The Nebraska Data Privacy Act took effect on January 1 2025. The law’s broad applicability, due to its lack of traditional thresholds, means more businesses may be covered compared to other state privacy laws.
How NDPA Enforcement Works
The Nebraska Attorney General has exclusive enforcement authority under the NDPA. Consumers cannot bring private lawsuits for violations.
The law includes a 30-day cure period. When the Attorney General identifies a potential violation, businesses receive notice and have 30 days to address the issue before enforcement proceeds.
Penalties can reach up to $7,500 per violation. Each affected consumer can represent a separate violation.
Enforcement Status
As of January 2026, the Nebraska Attorney General has not publicly announced enforcement actions or fines under the NDPA. The law has been in effect for one year.
The 30-day cure period means many potential violations are likely resolved through notice and remediation rather than formal enforcement proceedings.
Enforcement Expectations
Based on the NDPA’s requirements and patterns in other states, businesses should anticipate attention in these areas:
Sensitive data consent. Unlike some business-friendly states, Nebraska requires explicit opt-in consent for sensitive data processing. Processing health data, precise geolocation, or biometric data without consent creates clear enforcement risk.

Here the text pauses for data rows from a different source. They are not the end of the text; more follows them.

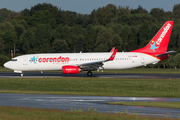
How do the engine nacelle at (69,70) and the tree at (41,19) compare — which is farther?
the tree at (41,19)

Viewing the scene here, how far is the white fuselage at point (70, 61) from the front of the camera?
160 feet

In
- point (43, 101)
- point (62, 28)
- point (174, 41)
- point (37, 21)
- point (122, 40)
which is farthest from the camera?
point (37, 21)

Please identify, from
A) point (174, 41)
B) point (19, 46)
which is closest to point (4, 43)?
point (19, 46)

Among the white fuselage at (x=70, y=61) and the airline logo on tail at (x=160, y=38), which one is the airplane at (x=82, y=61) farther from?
the airline logo on tail at (x=160, y=38)

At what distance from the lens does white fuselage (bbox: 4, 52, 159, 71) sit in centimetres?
4891

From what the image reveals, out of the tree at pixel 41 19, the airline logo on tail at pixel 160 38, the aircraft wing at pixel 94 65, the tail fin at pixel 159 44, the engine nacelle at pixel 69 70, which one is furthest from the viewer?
the tree at pixel 41 19

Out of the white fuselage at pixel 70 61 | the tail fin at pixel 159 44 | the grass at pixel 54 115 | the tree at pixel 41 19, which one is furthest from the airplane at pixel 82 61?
the tree at pixel 41 19

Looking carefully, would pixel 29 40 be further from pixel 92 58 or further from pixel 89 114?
pixel 89 114

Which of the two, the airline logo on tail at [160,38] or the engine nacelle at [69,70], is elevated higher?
the airline logo on tail at [160,38]

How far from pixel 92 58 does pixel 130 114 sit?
32.0m

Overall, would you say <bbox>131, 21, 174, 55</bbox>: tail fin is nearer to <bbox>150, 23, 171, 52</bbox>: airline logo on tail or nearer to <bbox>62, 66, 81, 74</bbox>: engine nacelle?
<bbox>150, 23, 171, 52</bbox>: airline logo on tail

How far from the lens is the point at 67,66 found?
4706 centimetres

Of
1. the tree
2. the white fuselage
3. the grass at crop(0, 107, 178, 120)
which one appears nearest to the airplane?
the white fuselage

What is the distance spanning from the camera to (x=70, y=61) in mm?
48938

Broad applicability. The lack of traditional thresholds means businesses that would be exempt in other states may be covered in Nebraska. Companies unaware they must comply represent potential enforcement targets.
Small business definition. The exemption relies on the SBA definition of small business, generally meaning fewer than 500 employees. Mid-sized companies may incorrectly assume they are exempt.
Data minimization. The NDPA requires limiting data collection to what is reasonably necessary. Over-collection practices could attract attention.
Threshold Comparison
Nebraska’s approach differs significantly from other states:
| State | Revenue Threshold | Consumer Threshold |
|---|---|---|
| California | $26.6 million | 100,000 consumers |
| Virginia | None | 100,000 consumers |
| Colorado | None | 100,000 consumers |
| Nebraska | None (SBA small business exempt) | None |
This means a company with 600 employees processing data of just 1,000 Nebraska residents could be covered, while the same company might be exempt in Virginia or Colorado.
What This Means for Your Organization
Nebraska’s broad applicability creates enforcement risk for businesses that may not realize they are covered.
Businesses should:
- Verify whether they meet the SBA small business exemption (generally fewer than 500 employees)
- If not exempt, implement consent mechanisms for sensitive data processing
- Ensure privacy notices are complete and accessible
- Review data collection practices against the minimization requirement
The 30-day cure period provides a buffer for addressing identified issues, but businesses should not rely on this as a compliance strategy. The lack of traditional thresholds means Nebraska’s requirements may apply to businesses exempt elsewhere.